▸ **MATERIAL SHOWN**

-------

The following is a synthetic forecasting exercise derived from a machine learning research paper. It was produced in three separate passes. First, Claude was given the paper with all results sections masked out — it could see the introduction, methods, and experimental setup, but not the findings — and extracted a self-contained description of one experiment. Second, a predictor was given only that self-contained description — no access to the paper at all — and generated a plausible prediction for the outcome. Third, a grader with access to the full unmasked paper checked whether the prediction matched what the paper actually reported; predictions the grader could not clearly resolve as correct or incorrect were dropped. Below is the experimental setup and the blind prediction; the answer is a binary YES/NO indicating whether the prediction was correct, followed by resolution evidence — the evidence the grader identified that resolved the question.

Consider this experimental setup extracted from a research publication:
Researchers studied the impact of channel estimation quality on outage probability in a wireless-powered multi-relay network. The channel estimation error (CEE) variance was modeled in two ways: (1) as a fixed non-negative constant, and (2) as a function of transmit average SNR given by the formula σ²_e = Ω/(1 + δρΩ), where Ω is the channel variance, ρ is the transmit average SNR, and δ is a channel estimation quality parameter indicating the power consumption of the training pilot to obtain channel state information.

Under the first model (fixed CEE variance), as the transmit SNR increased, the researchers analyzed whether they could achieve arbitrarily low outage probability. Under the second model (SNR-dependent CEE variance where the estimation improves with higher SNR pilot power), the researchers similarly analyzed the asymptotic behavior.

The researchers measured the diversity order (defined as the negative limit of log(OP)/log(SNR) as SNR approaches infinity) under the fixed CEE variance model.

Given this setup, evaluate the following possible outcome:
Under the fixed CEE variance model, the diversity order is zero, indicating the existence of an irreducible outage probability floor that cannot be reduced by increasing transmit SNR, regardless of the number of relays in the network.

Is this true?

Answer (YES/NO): YES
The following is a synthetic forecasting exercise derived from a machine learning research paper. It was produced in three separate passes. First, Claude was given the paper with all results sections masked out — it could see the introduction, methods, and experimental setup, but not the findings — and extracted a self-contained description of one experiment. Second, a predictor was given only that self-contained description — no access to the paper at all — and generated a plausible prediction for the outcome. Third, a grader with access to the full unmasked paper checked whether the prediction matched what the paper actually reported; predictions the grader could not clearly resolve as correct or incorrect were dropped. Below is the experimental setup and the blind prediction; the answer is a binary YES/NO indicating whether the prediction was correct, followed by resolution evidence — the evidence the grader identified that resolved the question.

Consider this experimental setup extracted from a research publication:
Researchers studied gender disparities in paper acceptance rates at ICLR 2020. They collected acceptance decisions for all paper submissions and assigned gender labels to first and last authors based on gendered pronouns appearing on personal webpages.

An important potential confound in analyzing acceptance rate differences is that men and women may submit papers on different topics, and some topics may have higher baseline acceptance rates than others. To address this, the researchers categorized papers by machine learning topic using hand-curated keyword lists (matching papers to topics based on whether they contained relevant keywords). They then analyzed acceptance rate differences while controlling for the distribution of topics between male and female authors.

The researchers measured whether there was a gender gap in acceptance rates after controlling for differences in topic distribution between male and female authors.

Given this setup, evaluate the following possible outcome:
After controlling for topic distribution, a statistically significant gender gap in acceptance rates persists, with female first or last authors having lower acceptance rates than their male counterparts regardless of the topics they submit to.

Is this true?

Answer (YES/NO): YES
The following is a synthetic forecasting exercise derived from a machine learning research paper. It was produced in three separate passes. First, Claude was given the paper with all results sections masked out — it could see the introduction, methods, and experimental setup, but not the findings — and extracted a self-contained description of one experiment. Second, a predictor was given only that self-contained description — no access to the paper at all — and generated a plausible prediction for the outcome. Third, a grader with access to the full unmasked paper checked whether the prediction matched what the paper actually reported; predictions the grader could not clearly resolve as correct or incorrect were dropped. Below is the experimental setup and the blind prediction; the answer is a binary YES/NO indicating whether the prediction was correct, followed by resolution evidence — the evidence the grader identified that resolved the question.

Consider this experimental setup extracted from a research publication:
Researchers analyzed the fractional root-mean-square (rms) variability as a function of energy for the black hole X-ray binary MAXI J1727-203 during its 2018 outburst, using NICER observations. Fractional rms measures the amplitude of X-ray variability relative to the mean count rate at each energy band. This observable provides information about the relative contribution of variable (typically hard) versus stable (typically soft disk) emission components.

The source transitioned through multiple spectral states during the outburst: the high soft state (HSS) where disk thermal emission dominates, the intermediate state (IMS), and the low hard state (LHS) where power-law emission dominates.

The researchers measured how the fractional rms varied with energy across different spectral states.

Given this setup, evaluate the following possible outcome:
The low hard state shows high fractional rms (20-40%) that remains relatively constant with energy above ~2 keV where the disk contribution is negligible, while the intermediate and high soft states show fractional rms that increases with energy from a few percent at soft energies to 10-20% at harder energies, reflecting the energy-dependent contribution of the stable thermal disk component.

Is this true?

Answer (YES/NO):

-------

Copy the records above exactly, leaving nothing out.

The following is a synthetic forecasting exercise derived from a machine learning research paper. It was produced in three separate passes. First, Claude was given the paper with all results sections masked out — it could see the introduction, methods, and experimental setup, but not the findings — and extracted a self-contained description of one experiment. Second, a predictor was given only that self-contained description — no access to the paper at all — and generated a plausible prediction for the outcome. Third, a grader with access to the full unmasked paper checked whether the prediction matched what the paper actually reported; predictions the grader could not clearly resolve as correct or incorrect were dropped. Below is the experimental setup and the blind prediction; the answer is a binary YES/NO indicating whether the prediction was correct, followed by resolution evidence — the evidence the grader identified that resolved the question.

Consider this experimental setup extracted from a research publication:
Researchers studied the impact of channel estimation quality on outage probability in a wireless-powered multi-relay network. The channel estimation error (CEE) variance was modeled in two ways: (1) as a fixed non-negative constant, and (2) as a function of transmit average SNR given by the formula σ²_e = Ω/(1 + δρΩ), where Ω is the channel variance, ρ is the transmit average SNR, and δ is a channel estimation quality parameter indicating the power consumption of the training pilot to obtain channel state information.

Under the first model (fixed CEE variance), as the transmit SNR increased, the researchers analyzed whether they could achieve arbitrarily low outage probability. Under the second model (SNR-dependent CEE variance where the estimation improves with higher SNR pilot power), the researchers similarly analyzed the asymptotic behavior.

The researchers measured the diversity order (defined as the negative limit of log(OP)/log(SNR) as SNR approaches infinity) under the fixed CEE variance model.

Given this setup, evaluate the following possible outcome:
Under the fixed CEE variance model, the diversity order is zero, indicating the existence of an irreducible outage probability floor that cannot be reduced by increasing transmit SNR, regardless of the number of relays in the network.

Is this true?

Answer (YES/NO): YES
The following is a synthetic forecasting exercise derived from a machine learning research paper. It was produced in three separate passes. First, Claude was given the paper with all results sections masked out — it could see the introduction, methods, and experimental setup, but not the findings — and extracted a self-contained description of one experiment. Second, a predictor was given only that self-contained description — no access to the paper at all — and generated a plausible prediction for the outcome. Third, a grader with access to the full unmasked paper checked whether the prediction matched what the paper actually reported; predictions the grader could not clearly resolve as correct or incorrect were dropped. Below is the experimental setup and the blind prediction; the answer is a binary YES/NO indicating whether the prediction was correct, followed by resolution evidence — the evidence the grader identified that resolved the question.

Consider this experimental setup extracted from a research publication:
Researchers studied gender disparities in paper acceptance rates at ICLR 2020. They collected acceptance decisions for all paper submissions and assigned gender labels to first and last authors based on gendered pronouns appearing on personal webpages.

An important potential confound in analyzing acceptance rate differences is that men and women may submit papers on different topics, and some topics may have higher baseline acceptance rates than others. To address this, the researchers categorized papers by machine learning topic using hand-curated keyword lists (matching papers to topics based on whether they contained relevant keywords). They then analyzed acceptance rate differences while controlling for the distribution of topics between male and female authors.

The researchers measured whether there was a gender gap in acceptance rates after controlling for differences in topic distribution between male and female authors.

Given this setup, evaluate the following possible outcome:
After controlling for topic distribution, a statistically significant gender gap in acceptance rates persists, with female first or last authors having lower acceptance rates than their male counterparts regardless of the topics they submit to.

Is this true?

Answer (YES/NO): YES
The following is a synthetic forecasting exercise derived from a machine learning research paper. It was produced in three separate passes. First, Claude was given the paper with all results sections masked out — it could see the introduction, methods, and experimental setup, but not the findings — and extracted a self-contained description of one experiment. Second, a predictor was given only that self-contained description — no access to the paper at all — and generated a plausible prediction for the outcome. Third, a grader with access to the full unmasked paper checked whether the prediction matched what the paper actually reported; predictions the grader could not clearly resolve as correct or incorrect were dropped. Below is the experimental setup and the blind prediction; the answer is a binary YES/NO indicating whether the prediction was correct, followed by resolution evidence — the evidence the grader identified that resolved the question.

Consider this experimental setup extracted from a research publication:
Researchers analyzed the fractional root-mean-square (rms) variability as a function of energy for the black hole X-ray binary MAXI J1727-203 during its 2018 outburst, using NICER observations. Fractional rms measures the amplitude of X-ray variability relative to the mean count rate at each energy band. This observable provides information about the relative contribution of variable (typically hard) versus stable (typically soft disk) emission components.

The source transitioned through multiple spectral states during the outburst: the high soft state (HSS) where disk thermal emission dominates, the intermediate state (IMS), and the low hard state (LHS) where power-law emission dominates.

The researchers measured how the fractional rms varied with energy across different spectral states.

Given this setup, evaluate the following possible outcome:
The low hard state shows high fractional rms (20-40%) that remains relatively constant with energy above ~2 keV where the disk contribution is negligible, while the intermediate and high soft states show fractional rms that increases with energy from a few percent at soft energies to 10-20% at harder energies, reflecting the energy-dependent contribution of the stable thermal disk component.

Is this true?

Answer (YES/NO):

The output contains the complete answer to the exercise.